参考名寄本線の興部駅の跡地・道の駅のルゴーサエクスプレスは宿泊が無料!


【乗車記録】

・旭川8:49→名寄9:57 急行「礼文」 キハ54-528 2両
・名寄12:10→中湧別14:56 キハ40-192 1両
・中湧別16:16→湧別16:24 キハ22-137 1両
・湧別16:29→遠軽17:04 キハ22-137 1両
・遠軽19:01→札幌22:34 特急「オホーツク8号」 キハ183-8 6両





廃線となった深名線の記録も


深名線の湖畔駅(1990年)
こちらは深名線の湖畔駅。今なら秘境駅上位入賞間違いなしです。名寄~朱鞠内間の列車は3往復、日中は朱鞠内での深川行の待ち時間が長く、時間潰しにこの駅から朱鞠内湖まで歩いたものです。(1990.2.23)

深名線の代替えバスの湖畔バス停
廃線後の代替バスにも乗ってみました。湖畔バス停は旧駅とは違って、朱鞠内湖の湖畔に設置されました。廃止後は列車に対して、バスの運行本数は倍増しましたが、ご多聞に漏れず、2002年には大幅に本数が削減されています。実際にこの時も、お客さんの姿はほとんどありませんでした。(1999.7.10)

深名線・名寄~朱鞠内の時刻表
時刻表1994年11月号の深名線名寄口の時刻表です。廃止の前年です。

深名線・朱鞠内~深川の時刻表
こちらは同じく朱鞠内~深川間の深名線時刻表です。名寄8:10発の列車に乗ると、朱鞠内で約5時間の待ち合わせとなります。

深名線の朱鞠内駅
朱鞠内駅です。豪雪地帯の路線であることから、2台エンジンのキハ56を両運転台に改造したキハ53が使用されていました。(1990.2.23)

廃止前年の朱鞠内駅
廃止前年の朱鞠内駅。翌日から5月というのに、周囲は雪に覆われていました。 (1994.4.30)

深名線の朱鞠内駅での列車交換
列車交換は、朱鞠内と幌加内で行われていました。(1994.4.30)

朱鞠内駅の外観と、入場券
朱鞠内駅駅舎と、入場券です。深名線は通票閉塞で、列車交換駅である朱鞠内駅と幌加内駅に職員が配置されていました。(1994.4.30)

深名線の廃線後の朱鞠内駅
鉄道の廃止後の朱鞠内駅舎です。しばらくはバスの待合所として利用されていましたが、 2000年に撤去され、バス待合所が新築されています。カラープリントの経年劣化により色調が悪く、申し訳ありません。(1999.7.10)

廃線後の朱鞠内駅構内
朱鞠内では路盤とホームが残されていましたが、こちらも現在は整地されているようです。 (1999.7.10)

幌加内駅の外観
交換駅であった幌加内駅です。この駅舎も現存していません。(1990.2.23)

幌加内駅のタブレットの取り扱い
幌加内駅でのタブレット取扱い。(1990.2.23)


深名線は冬期の代替となる道路が未整備との理由で、国鉄再建法の特定地方交通線の廃止対象とならず、延命した特殊な例でした。そのため、末期には乗客の多くが鉄分の濃い旅行者だった印象です。

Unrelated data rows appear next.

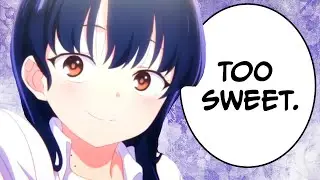 This Anime Is Too Sweet.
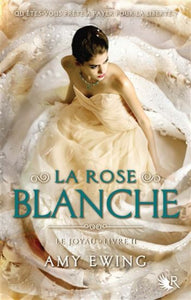 EWING, Amy: Le joyau Tome 2 : La rose blanche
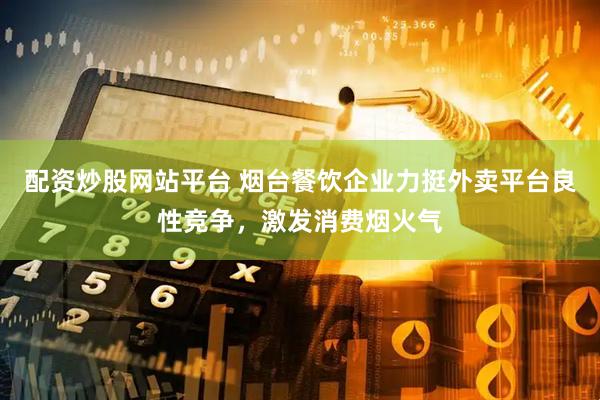 配资炒股网站平台 烟台餐饮企业力挺外卖平台良性竞争，激发消费烟火气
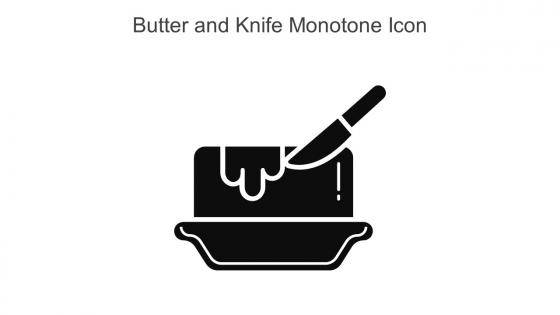 Butter And Knife Monotone Icon In Powerpoint Pptx Png And Editable Eps Format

深名線に対し、名寄本線、特に紋別~遠軽間は地元の方や遠軽で特急に乗り換える用務客で、それなりにお客さんが乗っていました。

特急列車運行有無の違いはありますが、今回乗車した宗谷本線の名寄以北の普通列車は地元や用務客の姿がほとんどなく、往時の特定地方交通線よりも厳しいような状況を、目の当たりにした思いでした。